• _PROBLEM STATEMENT_: Please copy the records word for word, beginning with the line that contains "From furthest to nearest, rank" and continuing through the line that contains "Which is the".

• _DATA TO PROCESS_:
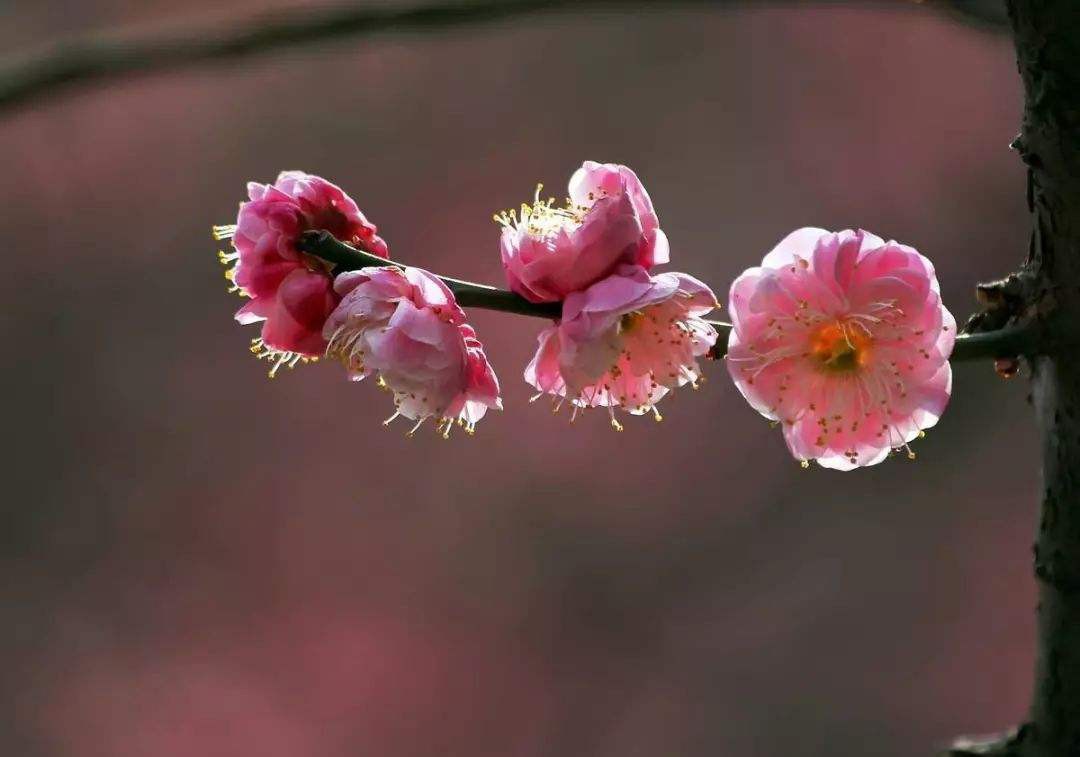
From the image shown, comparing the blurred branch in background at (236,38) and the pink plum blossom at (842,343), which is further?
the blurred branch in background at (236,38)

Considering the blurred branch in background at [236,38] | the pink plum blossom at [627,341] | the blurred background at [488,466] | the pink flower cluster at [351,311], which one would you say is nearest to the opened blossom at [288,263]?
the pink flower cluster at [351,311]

--

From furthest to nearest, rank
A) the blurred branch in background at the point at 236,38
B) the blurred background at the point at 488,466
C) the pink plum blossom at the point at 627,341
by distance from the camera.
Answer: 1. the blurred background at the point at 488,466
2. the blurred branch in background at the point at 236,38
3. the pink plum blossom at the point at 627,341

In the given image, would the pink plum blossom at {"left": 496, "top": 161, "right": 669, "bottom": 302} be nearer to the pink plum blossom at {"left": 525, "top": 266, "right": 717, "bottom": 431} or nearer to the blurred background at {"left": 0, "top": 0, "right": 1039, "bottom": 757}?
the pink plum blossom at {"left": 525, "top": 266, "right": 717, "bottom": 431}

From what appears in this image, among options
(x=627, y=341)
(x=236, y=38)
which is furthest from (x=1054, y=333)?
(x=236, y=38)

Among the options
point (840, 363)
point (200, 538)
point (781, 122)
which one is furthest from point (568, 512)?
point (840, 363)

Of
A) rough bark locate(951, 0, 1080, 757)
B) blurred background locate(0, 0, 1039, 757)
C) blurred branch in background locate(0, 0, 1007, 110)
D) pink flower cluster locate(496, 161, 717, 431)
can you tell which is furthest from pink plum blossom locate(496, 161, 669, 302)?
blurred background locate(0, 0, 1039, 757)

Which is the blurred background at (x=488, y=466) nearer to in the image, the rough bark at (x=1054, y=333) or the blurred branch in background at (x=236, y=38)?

• _EXERCISE ANSWER_:
From furthest to nearest, rank
A) the blurred branch in background at the point at 236,38
B) the blurred background at the point at 488,466
C) the pink plum blossom at the point at 627,341
by distance from the camera.
Answer: 1. the blurred background at the point at 488,466
2. the blurred branch in background at the point at 236,38
3. the pink plum blossom at the point at 627,341

In the given image, would the pink plum blossom at {"left": 496, "top": 161, "right": 669, "bottom": 302} be nearer to the pink plum blossom at {"left": 525, "top": 266, "right": 717, "bottom": 431} or nearer to the blurred background at {"left": 0, "top": 0, "right": 1039, "bottom": 757}?
the pink plum blossom at {"left": 525, "top": 266, "right": 717, "bottom": 431}

From what appears in this image, among options
(x=627, y=341)
(x=236, y=38)
which is furthest from (x=1054, y=333)?
(x=236, y=38)

Among the options
point (840, 363)
point (200, 538)
point (781, 122)
which one is furthest from point (568, 512)?
point (840, 363)

Of
A) rough bark locate(951, 0, 1080, 757)
B) blurred background locate(0, 0, 1039, 757)
C) blurred branch in background locate(0, 0, 1007, 110)
D) pink flower cluster locate(496, 161, 717, 431)
can you tell which is furthest from pink plum blossom locate(496, 161, 669, 302)?
blurred background locate(0, 0, 1039, 757)

Which is the blurred background at (x=488, y=466) nearer to in the image, the rough bark at (x=1054, y=333) or the blurred branch in background at (x=236, y=38)?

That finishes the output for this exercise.